Healthcare reformers try to convince us that transforming our giant healthcare system is achievable. A recent effort in Health Affairs starts by framing the magnitude – our $3.7 trillion healthcare system is larger than the total economy of all but three countries – and then suggests we chip away at the excess 1% at a time. This will hopefully add up to big change eventually.
While this may not reassure many people, it does reinforce an important point. Advocates for change must stay realistic. Strategic plans are essential but insufficient. Attend to practical issues. For instance, are all key players at the leadership table? This question has relevance in my work toward consolidation with primary care. Where are the psychiatrists? Can reform succeed without them?
My plan for a better future for our field rests on two main ideas. We should shift behavioral clinicians into the primary care setting and fundamentally reconstitute it. We should leverage the power of psychotherapy in that setting and modify it to address both psychiatric and medical disorders. The primary focus may not be on psychotropic medications, but it must embrace the skills of psychiatrists.
Many others in our field have called for collaboration with primary care, but rarely has the general power of psychotherapy been the motivating force. Some psychiatrists want to improve PCP prescribing patterns. Specialists have programs for smoking cessation and overeating. Yet the call to action here is broadly focused and directed at PCPs. The goal is to attract PCPs to a new model for their work.
PCPs are more motivated to consider this plan than clinicians in our field. The crisis in primary care has been dire and deteriorating for years. Behavioral healthcare bumps along as an underfunded specialty. While many clinicians may express discontent, our field is not in crisis. Psychiatrists have been especially fortunate to find a comfortable niche managing medications and doing little psychotherapy.
Why do we need psychiatrists leading behavioral healthcare reform, especially a model grounded in psychotherapy? The answer lies in two other questions. If the idea is to merge with primary care physicians, why would behavioral health physicians be left out? Why would those with the most advanced degrees and training within our field be left out? We need leadership from those ranks.
Leadership from psychiatry does not mean support from most psychiatrists. There are diverse views within the ranks of psychiatry. Some are skilled in both psychotherapy and psychopharmacology. Psychiatric leaders bring a certain credibility and perspective that non-MD therapists lack. For example, they understand medical conditions better than other behavioral clinicians.

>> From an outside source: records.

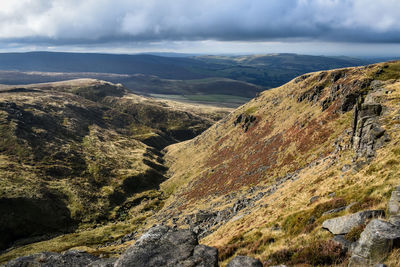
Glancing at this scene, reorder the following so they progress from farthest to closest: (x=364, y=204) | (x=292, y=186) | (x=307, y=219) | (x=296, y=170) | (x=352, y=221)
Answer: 1. (x=296, y=170)
2. (x=292, y=186)
3. (x=307, y=219)
4. (x=364, y=204)
5. (x=352, y=221)

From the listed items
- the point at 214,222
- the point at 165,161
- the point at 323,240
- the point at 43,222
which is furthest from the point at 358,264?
the point at 165,161

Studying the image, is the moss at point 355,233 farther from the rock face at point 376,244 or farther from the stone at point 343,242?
the rock face at point 376,244

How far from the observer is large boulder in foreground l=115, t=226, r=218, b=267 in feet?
54.4

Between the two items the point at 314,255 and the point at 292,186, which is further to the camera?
the point at 292,186

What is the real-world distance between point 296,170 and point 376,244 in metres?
48.4

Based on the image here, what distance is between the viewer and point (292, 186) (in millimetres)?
42562

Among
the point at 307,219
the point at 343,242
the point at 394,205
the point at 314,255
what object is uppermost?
the point at 394,205

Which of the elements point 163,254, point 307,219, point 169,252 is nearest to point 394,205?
point 307,219

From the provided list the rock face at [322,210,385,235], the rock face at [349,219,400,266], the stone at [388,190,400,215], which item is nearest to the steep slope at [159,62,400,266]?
the rock face at [349,219,400,266]

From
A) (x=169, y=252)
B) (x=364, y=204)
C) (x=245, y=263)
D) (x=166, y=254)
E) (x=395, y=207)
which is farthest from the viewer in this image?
(x=364, y=204)

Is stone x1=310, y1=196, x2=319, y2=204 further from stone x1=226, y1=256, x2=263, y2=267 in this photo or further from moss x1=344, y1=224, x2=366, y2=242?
stone x1=226, y1=256, x2=263, y2=267

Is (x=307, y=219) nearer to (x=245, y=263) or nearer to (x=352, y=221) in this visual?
(x=352, y=221)

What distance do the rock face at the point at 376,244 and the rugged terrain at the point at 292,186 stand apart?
1.9 inches

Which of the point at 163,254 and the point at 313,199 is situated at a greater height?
the point at 163,254
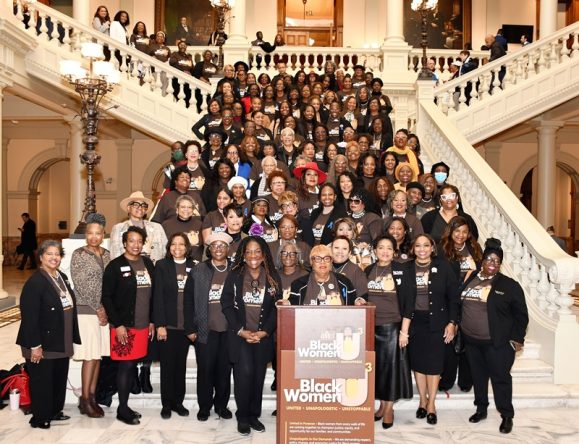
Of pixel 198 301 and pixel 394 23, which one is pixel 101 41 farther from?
pixel 198 301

These dynamics are complicated, and yet the hope holding these alliances together is the potential for a radically new patient experience. This new model, comprehensive primary care, promises greater achievements in prevention, health improvement, and disease management than existing models. Many PCPs are ready to lead, and it is the time for psychiatrists to join the leadership team.
The isolation of psychiatrists in their private offices is extreme. PCPs rarely encounter any. Many psychiatrists have consulted from afar with PCPs, and yet this is not the same as functioning on the frontlines. PCPs are results-oriented and welcome any means by which colleagues might change behavior for their patients. They welcome therapy, medication, or any combination of the two.

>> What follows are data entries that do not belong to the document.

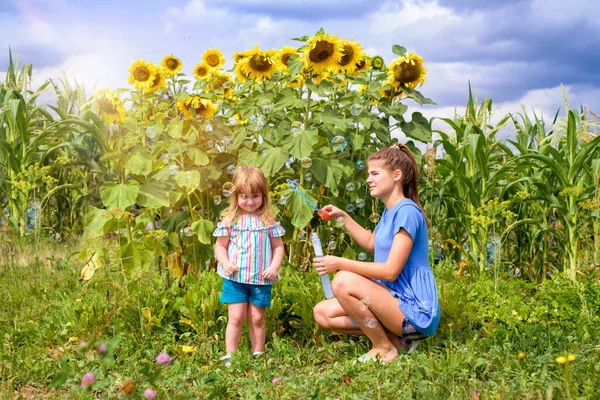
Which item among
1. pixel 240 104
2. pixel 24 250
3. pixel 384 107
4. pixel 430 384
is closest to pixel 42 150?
pixel 24 250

Our field needs an invitation from PCPs to enter their existential crisis. Any reconfiguration of the primary care setting in which behavioral health clinicians feel “at home” must start with PCPs embracing that vision and actively collaborating. There are probably as many creative pioneers within the ranks of psychiatry as any other profession. How do we lure a few of them to the frontlines?

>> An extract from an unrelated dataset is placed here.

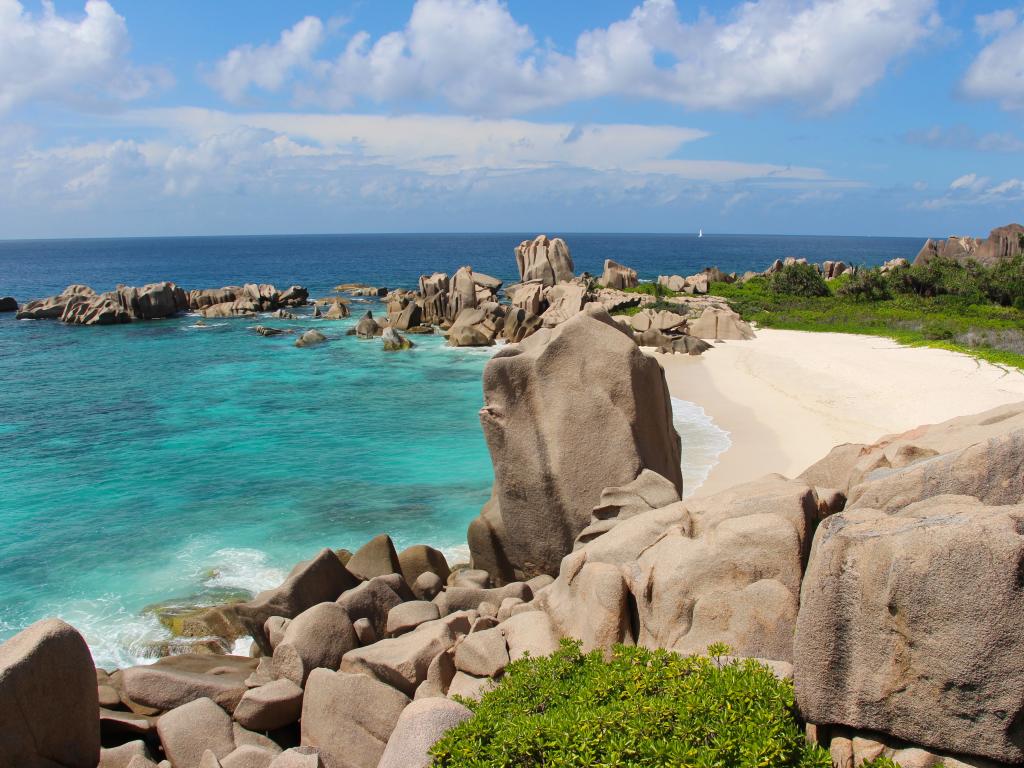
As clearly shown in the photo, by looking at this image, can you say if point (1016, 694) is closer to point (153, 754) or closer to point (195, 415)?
point (153, 754)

Consider this enticing idea. The proposed reinvention of primary care contains a similar opportunity to reinvent psychiatry. Psychiatrists have more knowledge of both mind and body than other clinicians. Yet the interface between them is not well understood since each entity tends to be studied separately. Psychiatrists might gain new insights on this relationship in a setting that is a mind-body melting pot.
Patients in the primary care setting present diverse somatic complaints with psychological origins. Psychotherapists may be able to help with underlying emotional pain, but psychiatrists may be able to pierce this mind-body interface in ways not understood to date. This is just one possible avenue for innovation, but the main idea is that primary care offers exciting possibilities for curious psychiatrists.
Let us return to the idea of amassing 1% solutions. This perspective applies to building a leadership team. We do not need most clinicians to embrace the ideas here. We need a few strong leaders who understand that institutions often appear precarious only in retrospect. Prepare for crisis. PCPs ignored warning signs about their field for years. Behavioral healthcare will benefit from a bigger, better home.
Ed Jones, PhD, is senior vice president for the Institute for Health and Productivity Management.